| Excerpt provided |
John Mathieus, hereafter the Grievant, has been a teacher at the District since 1975. The Grievant completed his Masters Degree program during the summer of 1994 and was advanced to the MA column.
The Grievant has requested that the District place him on the MA + 12 column, rather than the MA column. The Grievant has also requested that the District apply six additional credits towards the MA + 24 column. The credits at issue had been used for advancement to the BA + 12 and BA + 24 columns. The grievance was denied at all steps and, thereafter, submitted to arbitration.
POSITIONS OF THE PARTIES:
The relevant contract language is Article XV, Professional Growth. With the exception of grammatical corrections, this language has not been altered since its inception in the 1976-78 agreement.
Article XV provides for horizontal movement on the salary schedule at twelve credit intervals for approved credits. This movement is automatic except that a teacher cannot move horizontally to the masters column without a Masters Degree and horizontal movement beyond the masters column arguably requires graduate level course work.
Credits that are part of a Masters Degree program are more than adequate to advance through all of the columns up to and including the Masters Degree column. Therefore, the Grievant's non-degree graduate credits would have no salary schedule applicability except as applied beyond the masters column. If it were the intent of the parties to restrict the applicability of such credits, the contract language should have been written in such a way as to preclude that possibility.
The District relies on the reference in the contract to application of credits ". . . toward the next step on the horizontal column . . ." This proviso, however, merely establishes a logical progression for use of acquired credits and does not mean that, upon completion of a Masters Degree, non-degree credits become irrelevant.
The Grievant's position does not involve any "leaping of lanes." Rather, it recognizes the acquisition of sufficient degrees and credits to warrant placement in the MA + 12 column. The District never advised the Grievant, nor the Association, that graduate credits earned outside a masters program, prior to receiving a Masters Degree, would not count toward MA + columns.
Former District Administrator Lemery did not bargain the 1976-78 agreement and, thus, has no knowledge of bargaining history. Lemery's testimony that other teachers' unions would not have the Grievant's expectation regarding application of graduate credits is without foundation.

| Jobs |
1. Copy the teacher grievance passage word for word from "Credits that are" to "preclude that possibility.".
2. Carry on writing the teacher grievance passage, starting right after its final sentence.

| Available data |

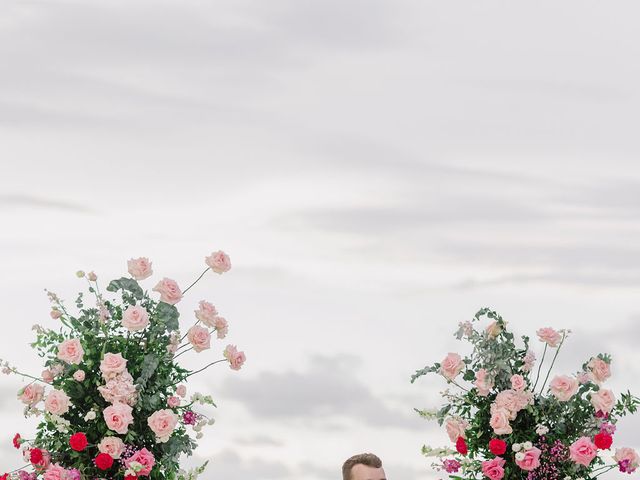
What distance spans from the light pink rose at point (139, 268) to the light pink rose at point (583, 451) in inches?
177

| In response |
1.
Credits that are part of a Masters Degree program are more than adequate to advance through all of the columns up to and including the Masters Degree column. Therefore, the Grievant's non-degree graduate credits would have no salary schedule applicability except as applied beyond the masters column. If it were the intent of the parties to restrict the applicability of such credits, the contract language should have been written in such a way as to preclude that possibility.

2.
Ms. Bette Schmitt is the only other employe whose circumstances approximate those of the Grievant. As Ms. Schmitt testified, she had not grieved her placement on the salary schedule because she mistakenly believed that she had eleven, rather than twelve additional credits. The cases of Larry Villiard, Kay Amborn, Cheryl Setwyn and James Nowak are not controlling.
The relevant contract language is clear on its face and there is no contrary past practice. The Association respectfully requests that the arbitrator find for the Grievant and award placement in the MA + 12 column, effective with the commencement of employment for the 1994-95 school year. The Association further requests that the District be directed to post a compliance notice and to cease and desist from such misapplication of the salary schedule in the future.
Article XV, Professional Growth, clearly states that approved credits will be applied only to the "next step on the horizontal column in the salary schedule." The contract does not state that credits which were previously used to award step increases can be reused to reach additional steps. If the parties intended the contract to allow leaping over steps, the language would have so stated. As the testimony of former District Administrator Lemery establishes, the District's interpretation of the provision is consistent with industry practice.
Advancement on the salary schedule is not automatic, but rather is determined by a teacher's current placement. For example, if a teacher opts to take classes that do not apply toward a Masters Degree, the teacher does not advance past the MA column.
Assuming arguendo that the arbitrator finds the language of Article XV to be ambiguous, acceptance of the Grievant's interpretation would lead to a harsh and absurd result, and, thus, should be avoided. The interpretation is harsh and absurd for two reasons. First, budgetary limitations would prohibit the District from meeting the large increases in teachers' salaries. Second, the teacher would be compensated twice for the same course work.
Since District Administrators are not likely to compensate a teacher twice for the same credits, they are not likely to approve credits which are not part of an advanced degree program. It follows, therefore, that teachers would be discouraged from attending conferences, workshops, seminars, and courses that are not part of an advanced degree program.
Credits earned by the Grievant between 1983 and 1992 were applied towards the next step on the horizontal schedule. As a result, the Grievant advanced to Step BA + 12 and BA + 24. The Grievant has completed a Masters Degree. Credits completed from this day forward will allow advancement past a Masters Degree because, again, the credits will be applied towards the next step.
Arbitral authority, contract language and practice do not contradict the District's interpretation and application of Article XV. The grievance must fail for lack of proof.
The parties agree that Article XV is the controlling contract provision. Under this provision, approved credits are "applied toward the next step on the horizontal column in the salary schedule."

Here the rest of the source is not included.